PPIs are very effective at reducing the amount of acid in our stomachs. While there are some rare medical conditions that cause increased acid production and require chronic PPIs, most people are not taking these medications because they have too much acid. They are taking them because they have GERD (Gastroesophageal Reflux Disease).
GERD is a condition where acid from the stomach is getting into the esophagus where it doesn’t belong. With GERD the “trap door” or sphincter between the esophagus and stomach is not functioning properly and is causing reflux. PPIs help because reducing the amount of acid in your stomach will also reduce the amount of acid that gets into your esophagus.
You might ask, “Isn’t just reducing the acid in your stomach avoiding the real problem which really has to do with that sphincter”? And you might also ask, “Don’t we need acid in our stomachs for proper digestion?” Yes, we make hydrochloric acid for a reason. It helps digest food and is necessary for optimal absorption of a lot of nutrients. It also helps kill germs that enter our GI tract.
In fact, studies now are showing that PPIs contribute to certain deficiencies like Vitamin B12 and Magnesium. PPIs can also increase your risk of infections with germs like H.Pylori and C.difficile. They increase your risk of pneumonia. Some studies are even correlating chronic PPI with heart conditions and possibly kidney disease.
Stopping PPIs is not easy because of what is called “PPI rebound acid hypersecretion”. This is when the stomach cells generate (temporarily) MORE acid when the medication is stopped, thus more symptoms and so people resume their medications and end up dependent on the PPI.
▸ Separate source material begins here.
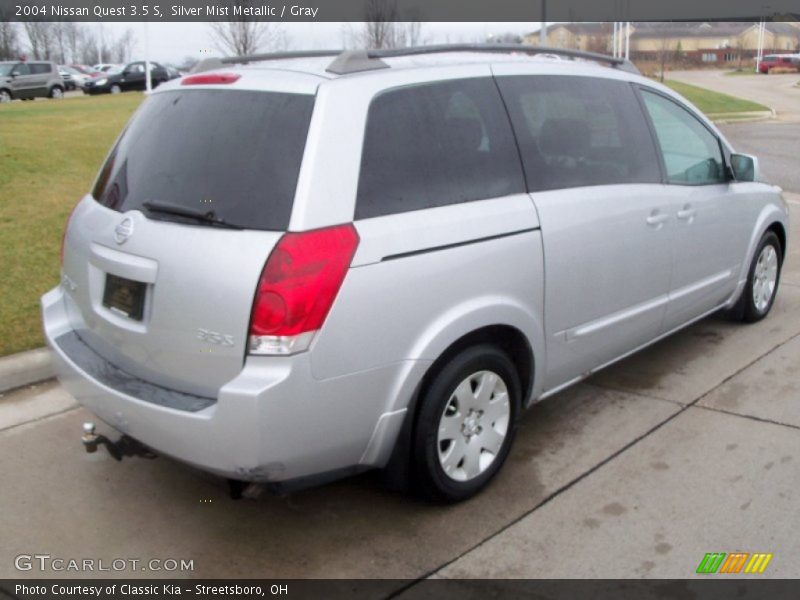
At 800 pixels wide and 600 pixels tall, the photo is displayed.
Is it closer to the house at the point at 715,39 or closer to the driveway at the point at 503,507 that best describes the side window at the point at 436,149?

What can you do? First, talk to your doctor about your symptoms and tell them about your medication use. Ask your doctor if it is safe for you to try and stop your medication. You may need other tests to establish a proper diagnosis.
If you have GERD, there are things you can do to improve the function of your “trap-door” LES:
- If you are overweight you must lose weight. Go here for advice on that, or make an appointment here.
- Don’t skip #1. Be sure and do that first!
- Eat smaller portions.
- Avoid foods that are known to contribute to reflux like alcohol, peppermint, citrus, tomato based foods, chocolate and caffeine.
- Elevate the head of your bed 6-8 inches
If you decide to stop your PPI, you need to be patient and do it slowly. There are no established recommendations on how to do this, but basically you would wean slowly over the course of weeks or months. You may make the transition with the use of other medicines like Zantac or Tums. Your doctor could probably give you advice.
2 thoughts on “Heartburn”
Very helpful, thank you!
I have been on numerous PPIs for years, switching to another one or a higher dosage when one stopped working. Through a somewhat intensive dietary shift, I have completely stopped all medication except the occasional Tums or Pepto.I feel worlds better, but it was very difficult and I still haven’t figured out all my triggers. It’s a very long, very frustrating process, but the amount of relief I have found through it is amazing.